Es gibt da ein Zitat von einem Film. "In Good Company" ("Reine Chefsache", Anm. d. Red.) mit Dennis Quaid und Scarlett Johansson. Iron And Wine ist auf dem Soundtrack, er hat drei Lieder beigesteuert, alleine deshalb musste ich den Film mögen, um was es auch immer geht. Wie auch immer, Topher Grace, der Jüngere im Film, fragt Dennis Quaid, den Älteren der beiden, was das Geheimnis von Liebe und Beziehung sei. Er antwortet: "You find the right person to be in the foxhole with", also mit der man in den Kampf ziehen kann, "and than you keep your dick in your pants." (Du musst die richtige Person finden, mit der du in einem Schützenloch sein kannst und dann lass deinen Schwanz in der Hose.) Das ist alles! So stimmt es meiner Meinung nach. It’s einfach! Das ist für mich der Schlüssel. Triff jeden Tag gute Entscheidungen! Sei kein Idiot! Das habe ich gelernt. Ich war ein Idiot, ein Depp.

Männer tendieren dazu, Idioten zu sein. Wenn du das durchgemacht hast, was ich durchgemacht hab, dann weißt du, was passiert. Das Kind, das seine Hand am Ofen verbrannt hat, wird das nie wieder tun. Ich fühle mich so wie dieses Kind. Das ist schön. Es hat etwas Schönes zu wissen, wie sich der Ofen anfühlt, wie heiß er ist. Ich werde nicht mehr von Sachen abgelenkt, wie das vorher der Fall war.

Deine Lieder sind ja sehr ruhig und introvertiert. Kannst du auch mal ausrasten, richtig sauer werden?

Ja natürlich. Ich habe ein sehr anständiges Temperament, und die Leute sind manchmal überrascht, wenn ich das erzähle. Aber jeder wird sauer, ich bin auch ein normaler Mensch. Wenn jemand auf der Autobahn meine Fahrbahn schneidet, werde ich richtig wütend. In Haldern bin ich fast in einen Kampf geraten. Ein paar Idioten, vielleicht zehn Leute, waren ziemlich grob zu den Bedienungen in einem Restaurant, in dem wir waren. Sie fingen auch an, Sachen zu mir zu sagen, also hab ich zurück geschrien: "Fuck you! Wenn ihr was zu sagen habt, sagt es mir ins Gesicht!" Dann haben sie aufgehört.

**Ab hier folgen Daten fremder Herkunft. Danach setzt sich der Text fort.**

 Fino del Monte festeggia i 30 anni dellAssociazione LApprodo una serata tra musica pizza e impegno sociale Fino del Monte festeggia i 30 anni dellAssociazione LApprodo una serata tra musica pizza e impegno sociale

Ich glaube nicht, dass Wut etwas Gutes ist, aber manchmal muss man für sich selbst oder andere einstehen. Das mache ich. So war ich vorher nicht, aber eine Scheidung verändert einen auch. Ich bin nicht mehr so entspannt, wie ich es mal war. Aber die Musik hilft mir, dahin zurück zu kommen.

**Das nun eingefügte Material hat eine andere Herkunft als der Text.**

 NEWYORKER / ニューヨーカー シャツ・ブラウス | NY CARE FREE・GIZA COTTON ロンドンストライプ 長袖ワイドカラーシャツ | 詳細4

Deine beiden Eltern sind blind, ist da auch ein genetischer Aspekt dabei?

Nein. Das ist eine gute Frage. Sie waren beide Frühgeburten, sie waren sieben Monate alt. Wenn das heute passiert wäre, wären sie in Ordnung. Aber damals waren die Brutkästen noch nicht so gut. Sie gaben den Kindern zu viel Sauerstoff, dadurch bekamen sie Sauerstofftoxikosen, also zu viel Sauerstoff im Gehirn, das hat ihren Okzipitallappen beschädigt, sowie Teile der Augen. Dadurch wurden sie blind, also da ist überhaupt kein genetischer Aspekt dabei.

Das passierte oft in den 50er Jahren. Viele Kinder verloren ihr Gehör oder ihre Sehkraft, aber damals hatten sie die Wahl, dass die Kinder vielleicht blind werden könnten, oder dass sie sterben. Daher haben sie die richtige Entscheidung getroffen. Ich habe zwar schlechte Augen, aber das hat damit nichts zu tun. (lacht)

Zur Verabschiedung mahnt er mich noch, die Psychologie nicht aufzugeben. Wir könnten ja zusammen eine Praxis aufmachen.